* Artikel:
━━━━━━━━━━━━━━━━━━━━

JAKARTA (RIAUPOS.CO) — Pandemi Covid-19 benar-benar memukul industri film Tanah Air. Penurunan jumlah penonton bioskop, khususnya film Indonesia, selama masa pandemi mencapai 97 persen setelah sempat tak bisa beroperasi selama beberapa bulan di tahun 2020.
Di tahun 2019, terdapat 129 judul film lokal dirilis di bioskop dengan total penonton film nasional sebesar 52 juta orang. Sementara selama masa pandemi, data per akhir Februari 2021 menunjukkan cuma ada 9 judul film nasional dirilis di bioskop dengan total penonton sekitar 400 ribu orang.
Hal ini jelas membuat para sineas gelisah. Mereka khawatir tahun ini industri film kembali terpukul dan terjun bebas. Indikasinya mulai terlihat setelah penonton cenderung menghindari bioskop kendati sudah kembali beroperasi. Penutupan bioskop membuat stigma negatif bahwa bioskop berbahaya.
Oleh karenanya, para sineas berharap pemerintah memberikan dukungan dan menunjukkan keberpihakannya terhadap industri. Salah satunya, dengan mengkampanyekan bahwa bioskop aman bagi penonton. Pemerintah khususnya lembaga terkait diharapkan bisa menghapus framing yang sempat berkembang di masyarakay bahwa bioskop berbahaya bagi penularan Covid-19.
Menurut berbagai studi internasional, sampai saat ini bioskop dianggap relatif aman untuk dikunjungi dibandingkan tempat lain seperti restoran. Jade Flinn, anggota fakultas dari John Hopkins Medicine menyatakan bahwa bioskop cenderung aman karena tidak ada yang bicara dan penonton menghadap ke arah yang sama.
"Semua orang menghadap arah yang sama (ketika menonton), hal tesebut membantu mengurangi penyebaran virus Covid-19," tutur Flinn dalam keterangan tertulis diterima JawaPos.com.
Hal serupa juga diungkapkan Profesor Budi Haryanto, Ketua Satgas Pengendalian Covid-19 dari Ikatan Ahli Kesehatan Masyarakat Indonesia (IAKMI). Menurutnya, risiko penyebaran Covid-19 di bioskop kemungkinannya sangat kecil.
"Sebenarnya risiko penyebaran dalam bioskop lebih kecil kalau dibandingkan dengan restoran. Kita tahu, sampai sekarang tidak banyak yang menunjukkan terjadinya kluster baru dari restoran," tuturnya.
Sementara itu, Shanty Harmayn, salah satu produser film Indonesia, mengatakan bahwa industri film di Tanah Air memang harus diselamatkan. Selain menjadi penyumbang penerimaan pajak mencapai Rp1,5 triliun, film Indonesia juga harus diselamatkan karena menjadi wajah bangsa di mata dunia.
"Film bukan hanya merupakan komoditas hiburan, tapi juga membawa wajah Indonesia ke dunia internasional. Secara potensi, industri film Indonesia dengan keberagaman budaya dan jumlah penduduk Indonesia sebagai pasar utama sangatlah besar, dan karenanya sangat layak untuk diselamatkan," kata Shanty.

━━━━━━━━━━━━━━━━━━━━

* Entri data yang tersimpan:
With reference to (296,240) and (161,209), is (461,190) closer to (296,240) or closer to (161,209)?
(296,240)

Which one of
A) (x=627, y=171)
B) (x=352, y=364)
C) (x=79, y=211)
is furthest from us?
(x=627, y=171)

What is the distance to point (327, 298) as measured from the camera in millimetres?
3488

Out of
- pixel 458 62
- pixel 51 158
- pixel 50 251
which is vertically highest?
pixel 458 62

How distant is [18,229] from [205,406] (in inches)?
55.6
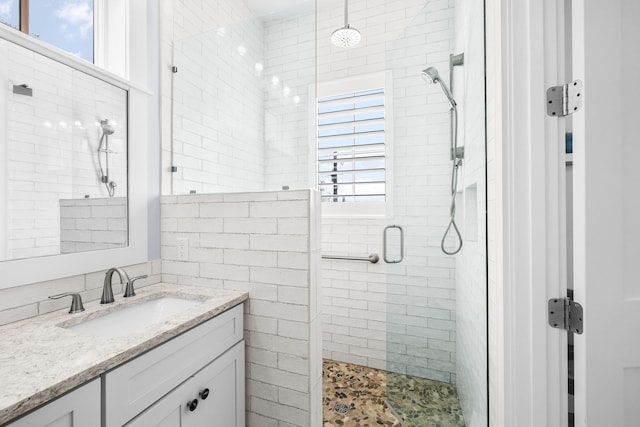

━━━━━━━━━━━━━━━━━━━━

* Tugas A: Menurut artikel tentang industri film, berapa persen penurunan jumlah penonton bioskop film Indonesia selama masa pandemi?
* Tugas B: Ulangi bagian artikel tentang industri film dari "Menurut berbagai studi" sampai "kemungkinannya sangat kecil.".
* Tugas C: Ubah paragraf dalam artikel tentang industri film yang diawali "Di tahun 2019, terdapat" menjadi daftar singkat tanpa menghilangkan fakta utamanya.
Catatan-catatan ini adalah bahan yang terpisah dari artikel.

* Jawaban yang diharapkan A: 97 persen.

* Jawaban yang diharapkan B:
Menurut berbagai studi internasional, sampai saat ini bioskop dianggap relatif aman untuk dikunjungi dibandingkan tempat lain seperti restoran. Jade Flinn, anggota fakultas dari John Hopkins Medicine menyatakan bahwa bioskop cenderung aman karena tidak ada yang bicara dan penonton menghadap ke arah yang sama.
"Semua orang menghadap arah yang sama (ketika menonton), hal tesebut membantu mengurangi penyebaran virus Covid-19," tutur Flinn dalam keterangan tertulis diterima JawaPos.com.
Hal serupa juga diungkapkan Profesor Budi Haryanto, Ketua Satgas Pengendalian Covid-19 dari Ikatan Ahli Kesehatan Masyarakat Indonesia (IAKMI). Menurutnya, risiko penyebaran Covid-19 di bioskop kemungkinannya sangat kecil.

* Jawaban yang diharapkan C:
- Tahun 2019: 129 judul film lokal dirilis di bioskop, dengan total penonton film nasional 52 juta orang.
- Masa pandemi (data per akhir Februari 2021): hanya 9 judul film nasional dirilis di bioskop, dengan total penonton sekitar 400 ribu orang.